Exercise requirements – Transcribe each line below verbatim; pictures excluded.
*** Opening of Data block ***
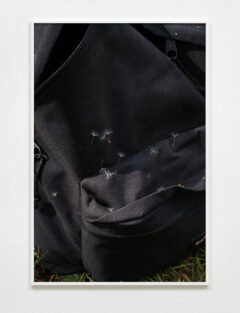 Eastpak, dandelion seeds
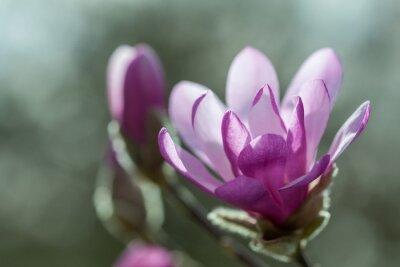 Naklejka Kwitnienie różowe magnolia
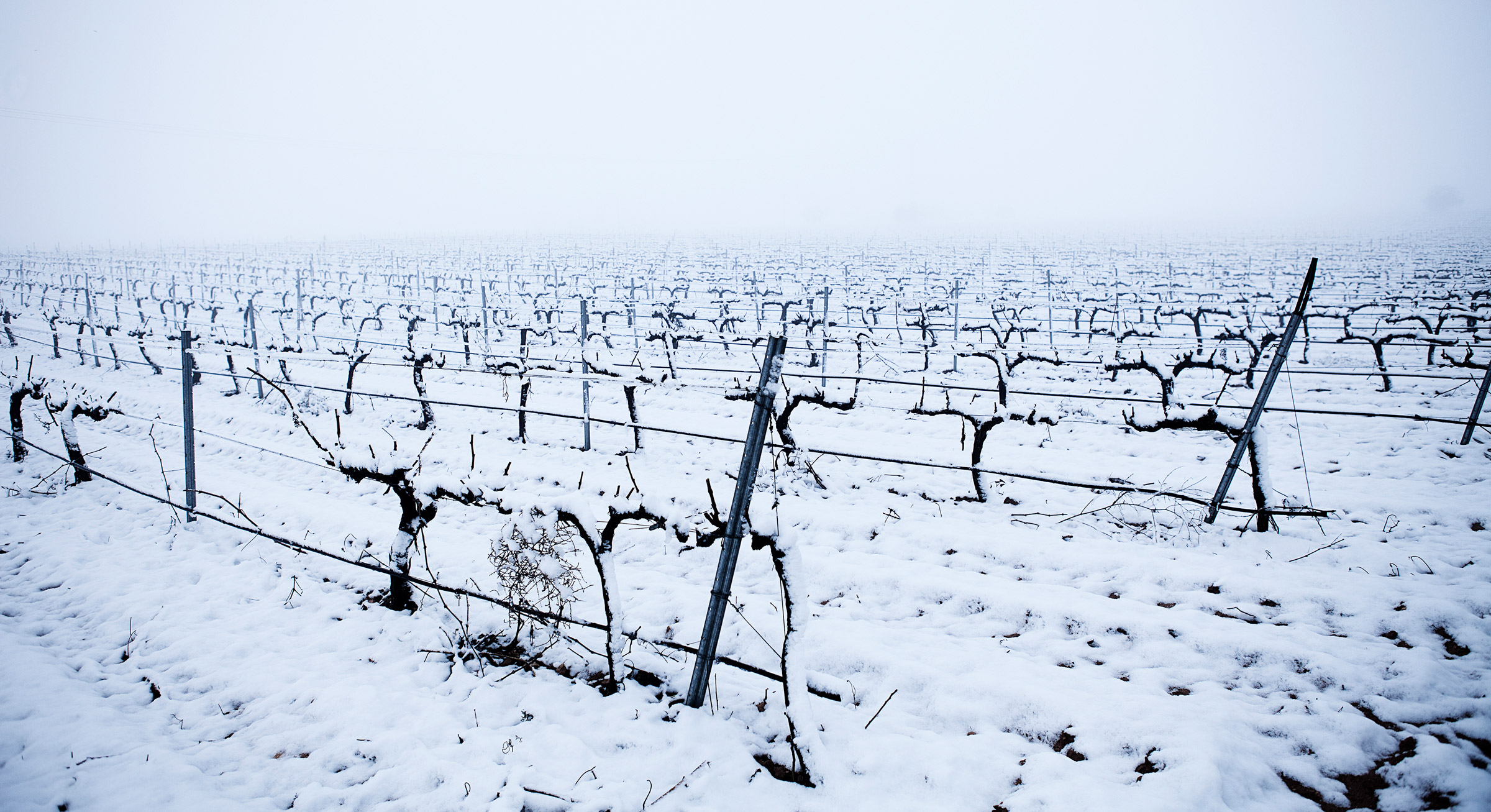 Hispanica Wines emparrado nevado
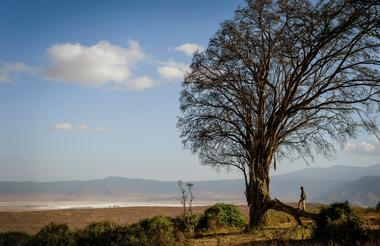 View from Entamanu Ngorongoro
*** Close of Data block ***
Final answer –
 Eastpak, dandelion seeds
 Naklejka Kwitnienie różowe magnolia
 Hispanica Wines emparrado nevado
 View from Entamanu Ngorongoro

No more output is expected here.